Lehigh Valley College
- Active: 1869–2009
- Founder: Career Education Corporation
- Location: Center Valley, Pennsylvania, U.S.

= Lehigh Valley College =

Former for-profit college in Center Valley, Pennsylvania

Lehigh Valley College was a college owned by Career Education Corporation, a for-profit educational company. The college was located near Allentown, Pennsylvania, in Center Valley and offered associate degree programs in a variety of vocational areas, including criminal justice, graphic design and accounting.

==History==
Lehigh Valley College, formerly known as Allentown Business School, was founded in 1869 as primarily a secretarial school. Since opening, it expanded and moved four times to accommodate a larger student body and greater selection of programs. The school operated under at least five owners. Career Education Corporation bought it in 1995 and added programs, doubled enrollment and raised tuition.

In July 2003 it moved to a 30 acre campus in Center Valley, Pennsylvania with 97000 sqft of facility space which included 40 classrooms, 2 art studios, a photo/video studio, 4 Mac labs, 5 PC labs, library, and wireless internet.
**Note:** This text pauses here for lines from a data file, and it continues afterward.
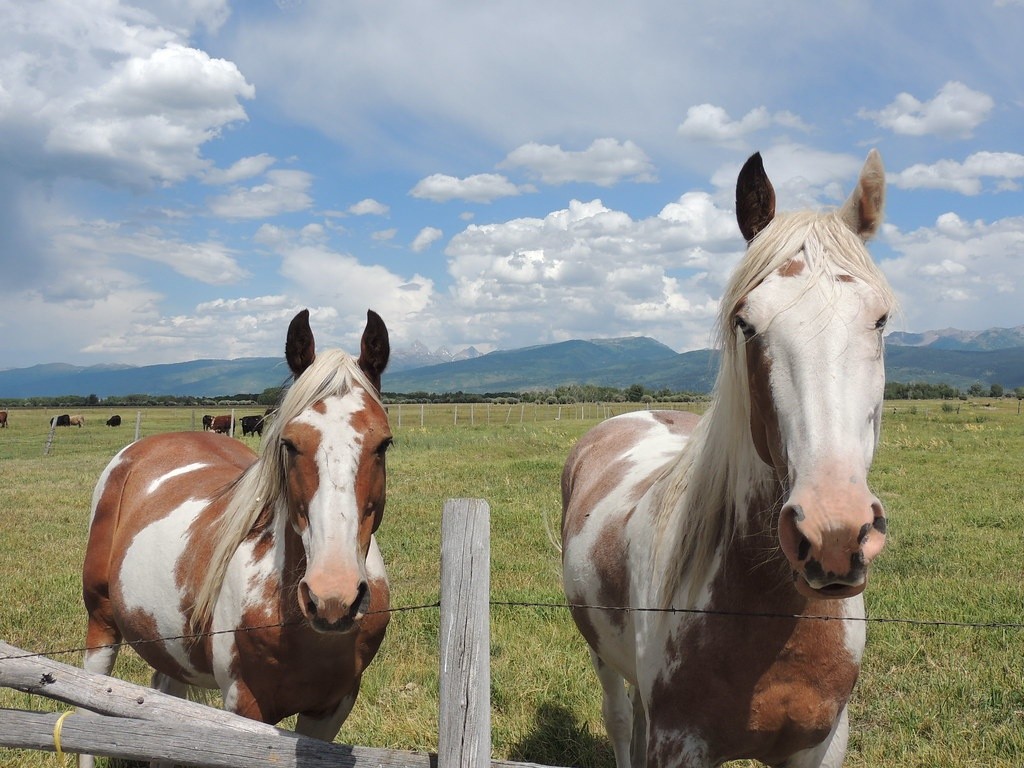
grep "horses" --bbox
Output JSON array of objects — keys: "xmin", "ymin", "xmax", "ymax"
[
  {"xmin": 83, "ymin": 309, "xmax": 392, "ymax": 741},
  {"xmin": 543, "ymin": 146, "xmax": 898, "ymax": 767}
]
In November 2006, Career Education Corporation announced plans to sell several of its schools including Lehigh Valley College.

On March 20, 2009, the Board of Trustees of Penn State University approved the purchase of the property for $12 million. The purchase did not affect a state attorney general probe into the Lehigh Valley College school.

==Programs==
Similar to other CEC owned institutions, Lehigh Valley College offered associate degree programs in Criminal Justice; Fashion Merchandising; Graphic Design; Health Information Technology; Internet Technologies; Management/Marketing; Massage Therapy; Medical Assisting; Network Support; and Visual Communications. No new students were accepted after February, 2008, although students enrolled at that time were allowed to complete their programs.

==Controversy==
The Pennsylvania Attorney General's Office demanded records from the school covering its financial aid policies, recruitment practices and student complaints in July 2005 in connection with a probe of the school by its consumer protection division.
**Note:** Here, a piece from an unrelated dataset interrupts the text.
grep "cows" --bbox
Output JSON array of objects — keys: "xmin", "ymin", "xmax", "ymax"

In August 2005, the Allentown Morning Call newspaper published the results of its investigation of Lehigh Valley College, which cited several alleged issues with the school including misleading and aggressive admission tactics, comparably high tuition costs, minimal transferability of credits, deceptive job placement statistics, inadequate job placement assistance, and weak quality of instruction.

In 2008, Lehigh Valley College reached a settlement with then-Pennsylvania Attorney General Tom Corbett for $200,000. This followed a 2-year investigation into the school's practices and communications related to student loans, job placement and the ability to transfer credits.